Я наблюдала, как он аккуратно и тщательно стирал пыль с лица моей матери, моего и моей сестры. На лужайке лежала Илариа Маджи, по мужу Кантини, в костюме кремового цвета: она с улыбкой смотрела, как я и Ада кувыркались перед объективом фотокамеры.
Я наблюдала за действиями отца, спрашивая себя, будем ли мы с ним когда-нибудь говорить о нашей семье. Но, возможно, есть жесты, которые все говорят; возможно, нет ничего более очевидного, чем его рука, ласкающая стекло. В таком случае, решила я, это не как в фильмах, когда один человек подходит к другому и говорит: «Поплачь на моем плече», и все думают: «Наконец-то он изольет душу». В жизни не всегда происходит именно так. В жизни есть слезы, которые просто непозволительны или которые возникают, когда человек полностью сломлен.
Отец налил мне кофе в большую выщербленную по краям голубую чашку, которую он взял с собой при переезде и которая была частью старого чайного сервиза Налив в бокал немного анисового ликера, он снял очки, чтобы стоявшая позади меня фотография потеряла очертания.
Я не выдержала и спросила.
— Где ты был в ночь, когда Ада покончила с собой?
Бокал с анисовым ликером выпал у него из рук и разбился вдребезги. Я хотела было нагнуться, но отец оказался проворнее: он встал, взял совок, собрал стекла и выбросил все в мусорное ведро. Потом он снова сел за стол, скрестил на груди руки и уставился в стену.
— Дома, как всегда.
— Я говорила с тетей Лидией… Я устала, папа.
Он кивнул и вздохнул.
— В ту ночь ты ночевала у Кьяры Ванни, помнишь? У твоей университетской подруги… Я очень поздно приехал в Рим. Хотел сам убедиться в том, что устроила твоя сестра. Она открыла мне дверь в черной комбинации, с наполовину пустой бутылкой виски в руке, Я вошел и увидел развалившегося на диване парня, который тер десны. Когда я спросил, пьяна ли она, в ответ Ада лишь рассмеялась мне в лицо. Я не мог этого вынести. Я приказал ей одеться, чтобы увезти ее оттуда, но она начала вопить и оскорблять меня. Парень сказал, что уходит и оставляет нас одних продолжать выяснять отношения, что он и сделал. Все случилось очень быстро, Джорджиа. Ты просто не представляешь, как некоторые вещи быстро происходят. Я пошел в ванную вымыть лицо, а потом сел на край ванны, чтобы подумать. Ада только что сказала мне, что в том, что случилось с мамой, виноват только я…

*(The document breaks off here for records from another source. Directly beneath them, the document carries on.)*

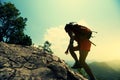 Woman hiker climbing rock on mountain peak cliff Royalty Free Stock Photo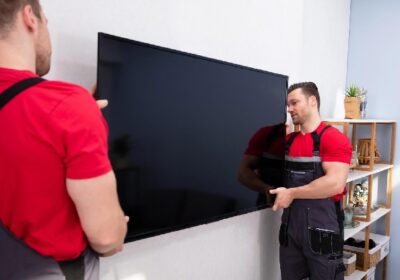 Movers fixing a large flat television on the wall in the living room.
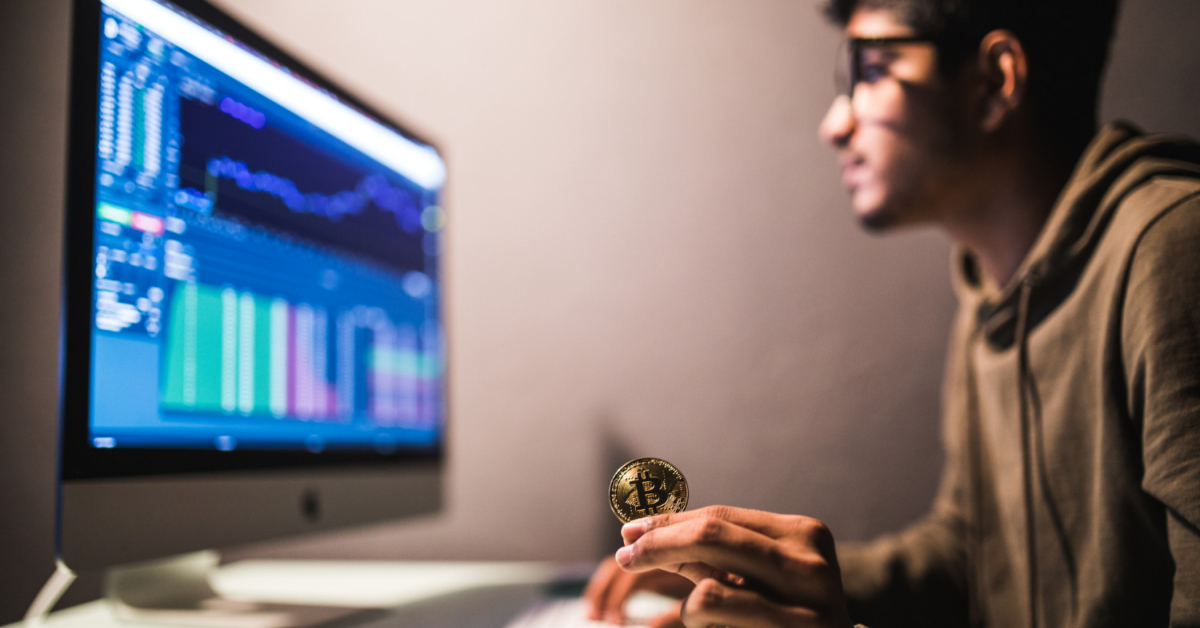 A person holding a Bitcoin in front of a computer screen displaying financial charts and graphs, perhaps uncovering the role of a liquidity provider in 2023.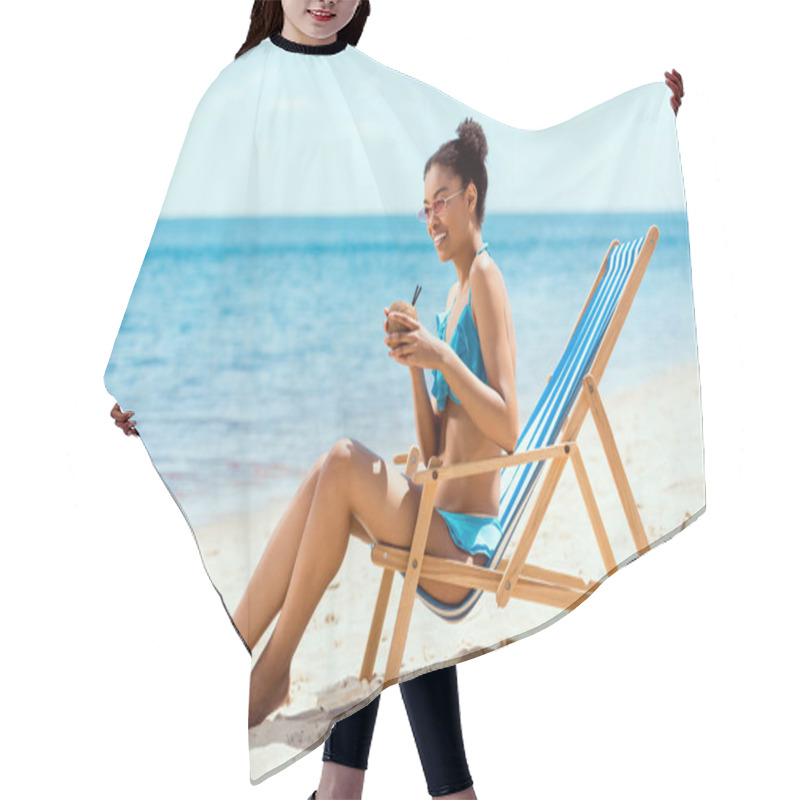 Personality  Happy African American Woman In Bikini And Sunglasses Drinking Cocktail In Coconut Shell While Sitting On Deck Chair On Sandy Beach Hair Cutting Cape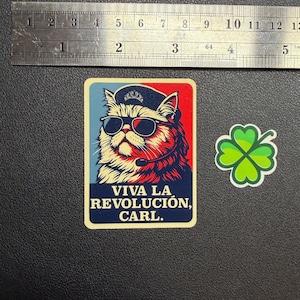 May include: A sticker with a cat wearing sunglasses, a hat, and a headset, with the text "VIVA LA REVOLUCIÓN, CARL." in a blue and red design. Beside it is a green four-leaf clover sticker. The stickers are on a dark surface.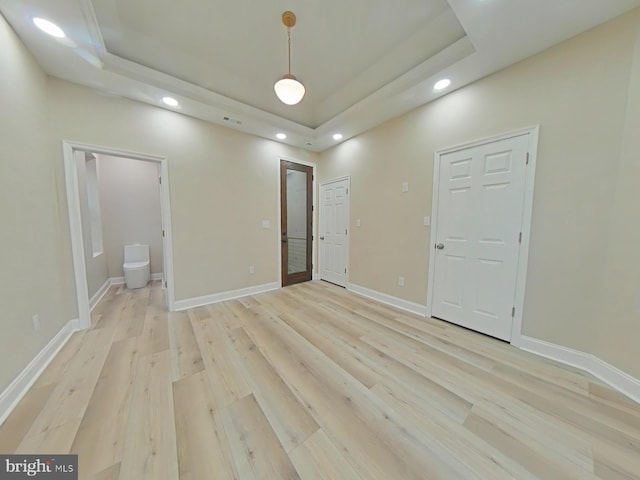 unfurnished bedroom featuring ensuite bathroom, a tray ceiling, and light hardwood / wood-style flooring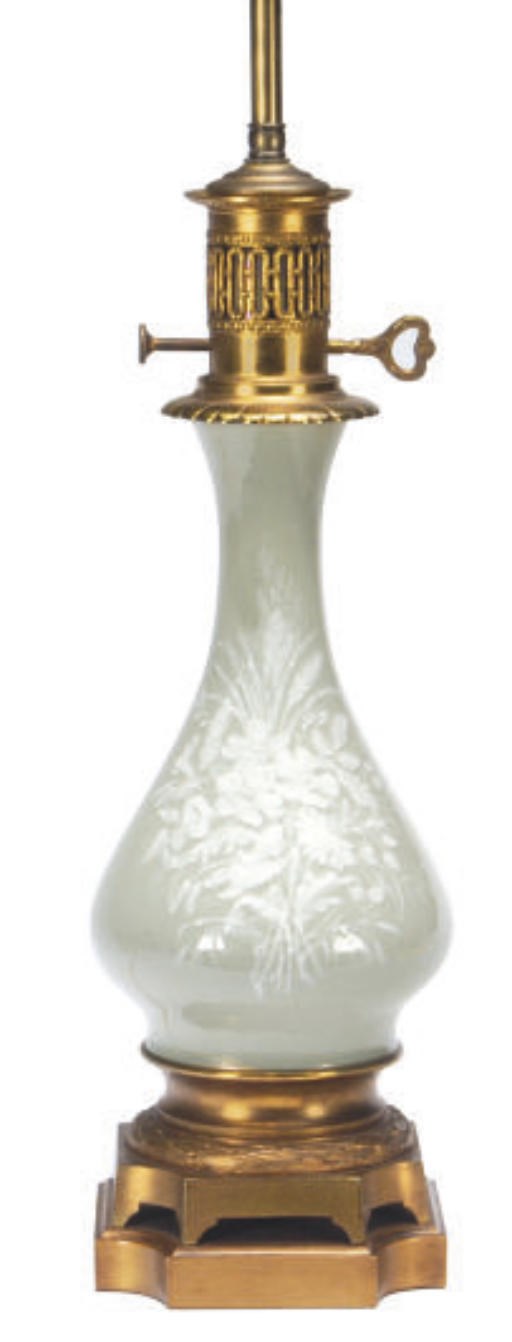 A LIMOGES CELADON-GROUND PATE-SUR-PATE VASE MOUNTED AS A LAMP,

Я налила в чашку немного анисового ликера.
— Твоя мать всегда чувствовала себя плохо. У нее были ее таблетки, любовник и муж-карабинер. — Он произнес с ненавистью: — Карабинер. Постепенно мы отдалились друг от друга. В браке так иногда бывает. Когда она решила врезаться на машине в ворота, мне стало так обидно, и я подумал: что я знаю об этой женщине?

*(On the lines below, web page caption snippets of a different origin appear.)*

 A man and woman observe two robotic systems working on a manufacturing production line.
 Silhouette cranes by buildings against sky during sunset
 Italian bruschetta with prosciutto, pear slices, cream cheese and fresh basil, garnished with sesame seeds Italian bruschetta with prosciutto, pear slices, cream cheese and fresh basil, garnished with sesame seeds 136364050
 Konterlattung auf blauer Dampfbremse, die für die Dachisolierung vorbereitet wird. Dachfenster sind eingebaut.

Он встал, взял другой бокал и налил в него до краев анисового ликера.
— Я вышел из ванны. Ада все еще стояла там и пила прямо из горлышка бутылки. Казалось, она играла одну из своих ролей… Ты же знаешь, какой она была, не так ли?
Мой голос прозвучал словно вздох.
— Я не знаю, какой она была, папа. Не знаю.
Я вышла купить мартини в наброшенном на пижаму плаще, с грязными волосами и черными кругами под глазами, словно всю ночь занималась любовью. Когда я вернулась, на ноч ном столике меня ждала еще одна книга Колет — «Анапе Нин». Но я включила телевизор и стала смотреть Сентьери на полной громкости. Джулио злится. Говорит, что не может видеть меня в такой депрессии, а потом спрашивает, где я провела ночь…
— Я закрыл руками уши, чтобы не слышать ее.
— Почему?
— Она смеялась и не могла остановиться.
Я ему говорю, что скучаю по своему пианино, что дома оно расстраивается и пылится…
— Открыв дверь квартиры, я выскочил на улицу.